Silent film organist worked on NBC shows
Rosa Rio, a silent film organist who became the chief organist at NBC for many radio and television soap operas, died of natural causes in Sun City Center, Fla., on May 13. She was 107.
Rio was able to seamlessly adapt to changes in the entertainment industry seguing from silent films, to talkies, radio, TV, and finally, back to silents.
Her prolific career began with a simple declaration to her family, “When I grow up, I want to play a big piano, wear pretty clothes and lots of jewelry, and make people happy.”
By all accounts she did just that especially in her later years at the Tampa Theater where she played her signature tune “Everything’s Coming up Roses,” dressed in diamonds, sequined dress and lame sandals.
Rio took piano lessons at 8, and at 10 landed her first job at a silent movie theater in hometown of New Orleans. After studying music at Oberlin College and silent film accompaniment at the Eastman School, she accompanied silent films in movie palaces in New York and New Orleans. When that career ended in 1927 with the advent of “talkies,” she segued to radio sudsers.
As the only woman in the orchestra pit, she routinely challenged men who considered her to be second fiddle because of her gender. She allayed those stereotypical reactions with talent, charm and a (sometimes bawdy) sense of humor.
In the 1930s and 40s, Rio was dubbed “Queen of the Soaps,” having provided organ accompaniment for 24 soap operas and radio dramas, sometimes dashing from one studio to another with seconds between shows. On average, she played for five to seven shows per day, including “The Shadow” with Orson Welles and “The Bob and Ray Show,” “Cavalcade of America,” “My True Story,” and “The Goldbergs.”
Rio was hired by the Peacock as a temporary replacement while they searched for a man. “I asked them if they were looking for a man or an organist,” she said. She stayed for 22 years and was the first woman hired into an orchestra of 156 men. It would be 10 years before another woman was hired, and would kindle her life-long passion for women’s rights.
Transitioning to television, Rio played the organ for many network series, including “The Today Show,” “As the World Turns,” and “The Guiding Light.”

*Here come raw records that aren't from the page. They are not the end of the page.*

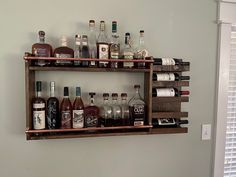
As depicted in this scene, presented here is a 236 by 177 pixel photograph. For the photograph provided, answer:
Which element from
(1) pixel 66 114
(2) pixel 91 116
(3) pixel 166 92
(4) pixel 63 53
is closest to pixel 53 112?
(1) pixel 66 114

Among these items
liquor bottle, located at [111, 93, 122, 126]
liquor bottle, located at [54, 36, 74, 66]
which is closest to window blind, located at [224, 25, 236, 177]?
liquor bottle, located at [111, 93, 122, 126]

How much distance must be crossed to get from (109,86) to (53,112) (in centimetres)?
35

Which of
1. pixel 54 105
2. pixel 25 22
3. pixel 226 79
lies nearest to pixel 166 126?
pixel 226 79

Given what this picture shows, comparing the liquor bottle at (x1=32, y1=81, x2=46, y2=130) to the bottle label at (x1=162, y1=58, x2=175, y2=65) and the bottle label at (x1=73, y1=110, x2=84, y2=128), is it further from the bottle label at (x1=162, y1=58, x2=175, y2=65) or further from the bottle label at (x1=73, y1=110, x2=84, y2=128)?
the bottle label at (x1=162, y1=58, x2=175, y2=65)

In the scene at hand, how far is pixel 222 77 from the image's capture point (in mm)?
1412

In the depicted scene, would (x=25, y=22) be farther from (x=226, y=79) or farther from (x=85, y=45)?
(x=226, y=79)

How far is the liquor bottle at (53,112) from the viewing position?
108cm

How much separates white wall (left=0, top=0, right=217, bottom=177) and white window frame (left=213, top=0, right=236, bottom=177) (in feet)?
0.13

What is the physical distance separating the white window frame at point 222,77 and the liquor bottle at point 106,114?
733 millimetres

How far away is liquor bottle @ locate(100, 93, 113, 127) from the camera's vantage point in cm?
117

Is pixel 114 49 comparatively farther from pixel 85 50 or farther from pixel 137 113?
pixel 137 113

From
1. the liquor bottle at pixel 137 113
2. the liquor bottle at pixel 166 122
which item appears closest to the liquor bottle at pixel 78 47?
the liquor bottle at pixel 137 113

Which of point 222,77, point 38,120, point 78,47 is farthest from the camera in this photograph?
point 222,77

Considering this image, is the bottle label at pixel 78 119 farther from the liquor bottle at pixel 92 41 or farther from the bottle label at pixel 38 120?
the liquor bottle at pixel 92 41
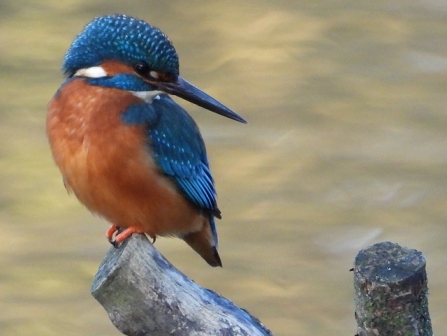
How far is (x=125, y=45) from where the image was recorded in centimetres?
343

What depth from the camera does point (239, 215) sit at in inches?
266

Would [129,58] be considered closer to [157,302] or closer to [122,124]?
[122,124]

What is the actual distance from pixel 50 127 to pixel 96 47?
291 millimetres

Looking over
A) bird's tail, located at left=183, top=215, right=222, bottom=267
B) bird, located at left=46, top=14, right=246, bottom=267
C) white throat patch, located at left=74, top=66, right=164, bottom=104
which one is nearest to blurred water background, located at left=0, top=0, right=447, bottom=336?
bird's tail, located at left=183, top=215, right=222, bottom=267

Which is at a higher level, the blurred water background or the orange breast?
the blurred water background

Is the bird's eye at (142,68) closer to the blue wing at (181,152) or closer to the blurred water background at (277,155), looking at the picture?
the blue wing at (181,152)

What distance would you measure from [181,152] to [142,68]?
35 centimetres

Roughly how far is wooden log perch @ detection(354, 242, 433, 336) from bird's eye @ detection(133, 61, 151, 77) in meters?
0.98

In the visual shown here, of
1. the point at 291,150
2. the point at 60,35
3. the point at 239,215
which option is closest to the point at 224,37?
the point at 60,35

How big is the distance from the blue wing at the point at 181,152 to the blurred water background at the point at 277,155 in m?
2.41

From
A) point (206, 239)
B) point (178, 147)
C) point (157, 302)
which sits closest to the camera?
point (157, 302)

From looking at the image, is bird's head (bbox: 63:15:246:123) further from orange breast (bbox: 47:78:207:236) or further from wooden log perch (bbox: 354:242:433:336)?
wooden log perch (bbox: 354:242:433:336)

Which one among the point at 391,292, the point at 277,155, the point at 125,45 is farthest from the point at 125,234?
the point at 277,155

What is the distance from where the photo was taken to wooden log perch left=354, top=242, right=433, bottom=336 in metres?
2.75
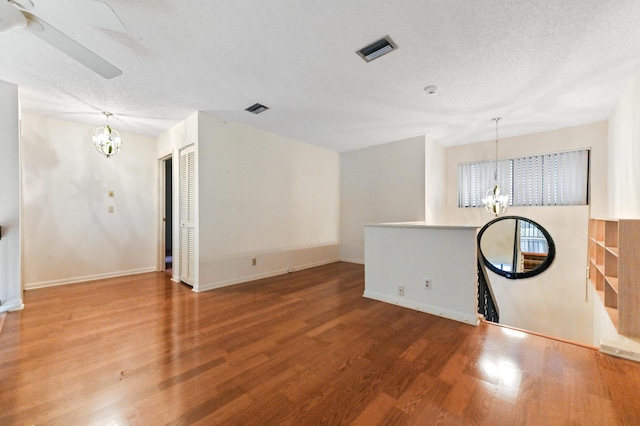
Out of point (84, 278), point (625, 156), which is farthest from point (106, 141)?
point (625, 156)

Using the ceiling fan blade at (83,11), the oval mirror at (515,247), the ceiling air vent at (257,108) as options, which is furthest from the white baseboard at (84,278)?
the oval mirror at (515,247)

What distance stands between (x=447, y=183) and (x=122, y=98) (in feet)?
20.1

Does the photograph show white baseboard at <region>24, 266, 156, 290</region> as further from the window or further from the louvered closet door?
the window

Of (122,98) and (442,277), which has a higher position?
(122,98)

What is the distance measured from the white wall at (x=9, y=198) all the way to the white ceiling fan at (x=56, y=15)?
1576 millimetres

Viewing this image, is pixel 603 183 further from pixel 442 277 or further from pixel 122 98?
pixel 122 98

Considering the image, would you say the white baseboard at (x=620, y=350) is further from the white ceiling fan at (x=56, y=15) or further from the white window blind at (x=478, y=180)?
the white ceiling fan at (x=56, y=15)

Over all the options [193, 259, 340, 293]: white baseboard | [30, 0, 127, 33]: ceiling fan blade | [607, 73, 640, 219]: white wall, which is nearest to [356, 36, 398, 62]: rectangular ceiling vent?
[30, 0, 127, 33]: ceiling fan blade

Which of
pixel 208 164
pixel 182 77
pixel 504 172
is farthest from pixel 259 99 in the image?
pixel 504 172

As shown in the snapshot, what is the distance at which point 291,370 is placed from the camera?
1913mm

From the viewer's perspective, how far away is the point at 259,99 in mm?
3385

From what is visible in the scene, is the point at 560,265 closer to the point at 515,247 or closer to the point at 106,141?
the point at 515,247

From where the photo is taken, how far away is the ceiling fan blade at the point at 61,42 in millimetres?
1824

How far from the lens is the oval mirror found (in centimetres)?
498
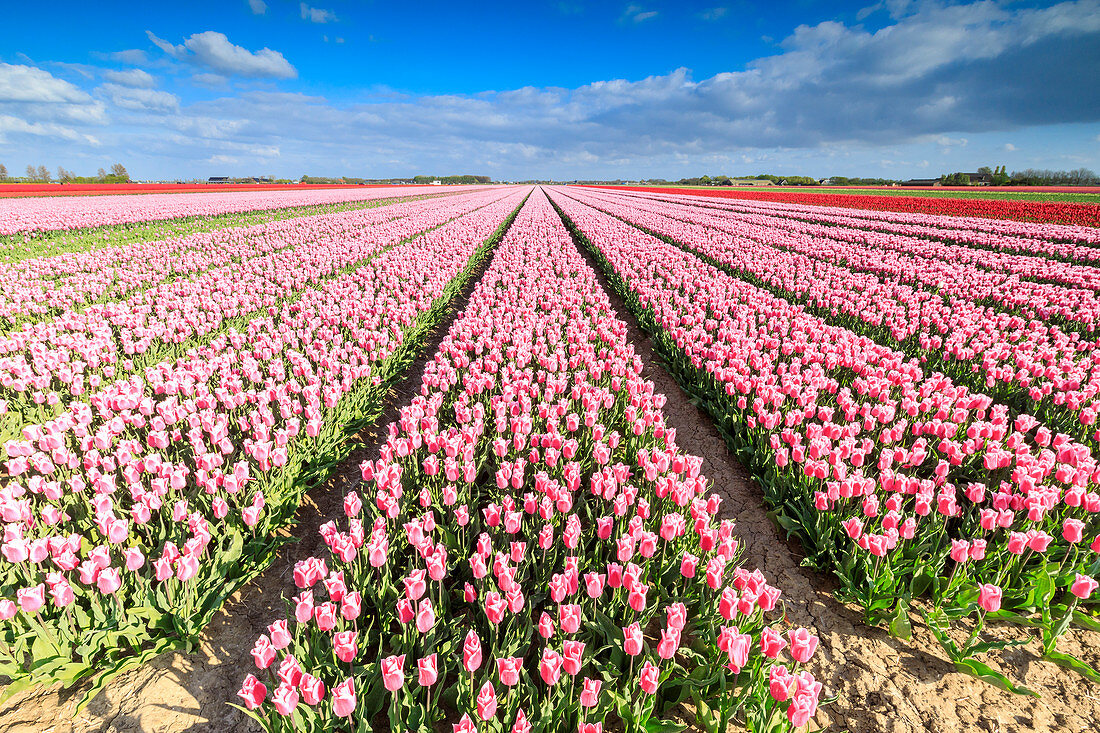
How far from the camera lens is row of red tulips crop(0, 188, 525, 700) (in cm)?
260

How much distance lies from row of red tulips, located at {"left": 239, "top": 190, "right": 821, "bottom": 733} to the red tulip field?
0.02 metres

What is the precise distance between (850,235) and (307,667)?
21.5 m

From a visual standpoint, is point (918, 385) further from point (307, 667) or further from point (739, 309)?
point (307, 667)

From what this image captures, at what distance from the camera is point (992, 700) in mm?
2656

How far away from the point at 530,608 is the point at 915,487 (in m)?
2.72

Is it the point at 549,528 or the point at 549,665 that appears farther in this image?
the point at 549,528

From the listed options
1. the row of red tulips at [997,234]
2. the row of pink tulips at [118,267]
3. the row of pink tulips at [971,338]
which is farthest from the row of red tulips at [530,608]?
the row of red tulips at [997,234]

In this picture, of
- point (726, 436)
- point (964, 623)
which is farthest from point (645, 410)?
point (964, 623)

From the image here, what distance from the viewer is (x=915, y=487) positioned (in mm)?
3264

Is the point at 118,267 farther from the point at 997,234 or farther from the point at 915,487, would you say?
the point at 997,234

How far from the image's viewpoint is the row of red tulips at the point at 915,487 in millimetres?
2973

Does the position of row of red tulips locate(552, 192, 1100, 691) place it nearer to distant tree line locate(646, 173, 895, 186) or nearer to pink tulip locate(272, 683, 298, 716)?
pink tulip locate(272, 683, 298, 716)

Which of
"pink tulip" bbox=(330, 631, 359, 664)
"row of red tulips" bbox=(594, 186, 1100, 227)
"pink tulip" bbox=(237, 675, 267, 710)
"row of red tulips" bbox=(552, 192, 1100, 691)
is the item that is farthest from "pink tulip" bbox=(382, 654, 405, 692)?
"row of red tulips" bbox=(594, 186, 1100, 227)

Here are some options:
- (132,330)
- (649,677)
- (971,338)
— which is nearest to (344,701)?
(649,677)
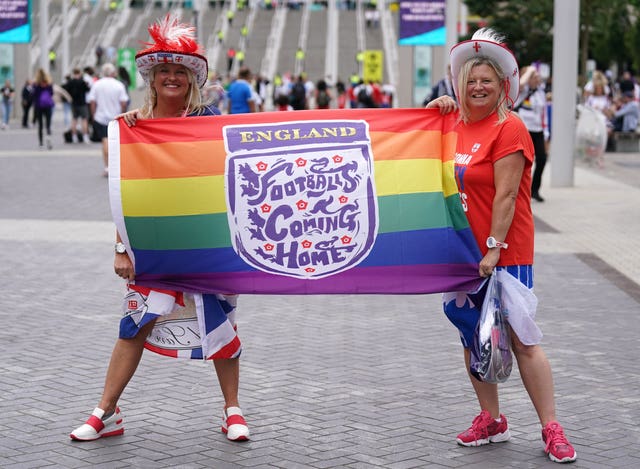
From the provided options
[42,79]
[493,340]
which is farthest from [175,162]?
[42,79]

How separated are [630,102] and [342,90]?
9.92 meters

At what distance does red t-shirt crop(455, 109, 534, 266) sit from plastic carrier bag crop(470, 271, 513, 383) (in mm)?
157

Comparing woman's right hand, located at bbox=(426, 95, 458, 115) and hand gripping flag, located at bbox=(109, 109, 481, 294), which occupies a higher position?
woman's right hand, located at bbox=(426, 95, 458, 115)

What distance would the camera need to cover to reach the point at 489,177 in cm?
523

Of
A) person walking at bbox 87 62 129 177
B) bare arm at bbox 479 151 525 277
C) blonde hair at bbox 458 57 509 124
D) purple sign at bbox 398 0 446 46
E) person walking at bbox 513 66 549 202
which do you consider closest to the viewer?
bare arm at bbox 479 151 525 277

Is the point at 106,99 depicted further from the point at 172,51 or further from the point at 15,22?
the point at 15,22

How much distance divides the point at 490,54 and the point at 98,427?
92.6 inches

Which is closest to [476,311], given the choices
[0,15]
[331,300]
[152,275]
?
[152,275]

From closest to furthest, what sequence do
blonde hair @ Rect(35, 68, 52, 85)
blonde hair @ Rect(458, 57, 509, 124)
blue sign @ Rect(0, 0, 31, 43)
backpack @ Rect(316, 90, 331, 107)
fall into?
1. blonde hair @ Rect(458, 57, 509, 124)
2. backpack @ Rect(316, 90, 331, 107)
3. blonde hair @ Rect(35, 68, 52, 85)
4. blue sign @ Rect(0, 0, 31, 43)

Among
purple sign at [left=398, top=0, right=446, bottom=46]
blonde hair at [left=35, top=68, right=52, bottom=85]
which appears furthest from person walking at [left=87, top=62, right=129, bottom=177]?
purple sign at [left=398, top=0, right=446, bottom=46]

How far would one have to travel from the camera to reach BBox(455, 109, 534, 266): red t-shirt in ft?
17.1

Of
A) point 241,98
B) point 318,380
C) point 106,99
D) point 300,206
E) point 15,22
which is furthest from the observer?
point 15,22

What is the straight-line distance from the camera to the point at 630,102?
28859 mm

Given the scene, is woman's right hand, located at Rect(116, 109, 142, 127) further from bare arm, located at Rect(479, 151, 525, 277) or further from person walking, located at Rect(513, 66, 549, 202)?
person walking, located at Rect(513, 66, 549, 202)
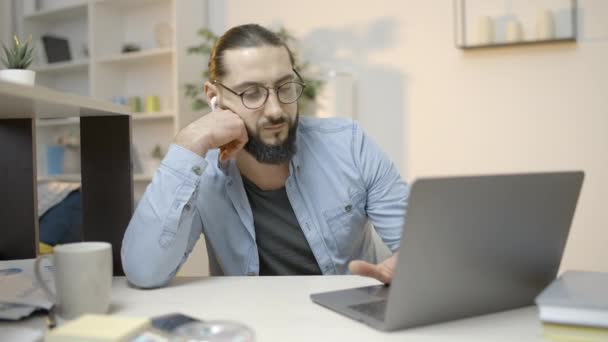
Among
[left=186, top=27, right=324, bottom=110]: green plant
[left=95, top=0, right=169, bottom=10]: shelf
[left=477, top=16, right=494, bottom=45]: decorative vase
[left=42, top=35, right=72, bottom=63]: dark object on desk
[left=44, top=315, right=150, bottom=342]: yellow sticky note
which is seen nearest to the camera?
[left=44, top=315, right=150, bottom=342]: yellow sticky note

On piano, Rosa worked with many vocalists, most notably Mary Martin, whom she accompanied at her midnight audition for Cole Porter at his Waldorf Astoria apartment.
Beginning in 1996, Rio performed for over 30 silent film presentations at the Tampa Theater’s Mighty Wurlitzer organ. Her last performance was Aug. 30, when she provided the accompaniment for a Buster Keaton silent comedy.
A son predeceased her. Survivors include her husband, Bill Yeoman; three grandchildren; and nine great-grandchildren.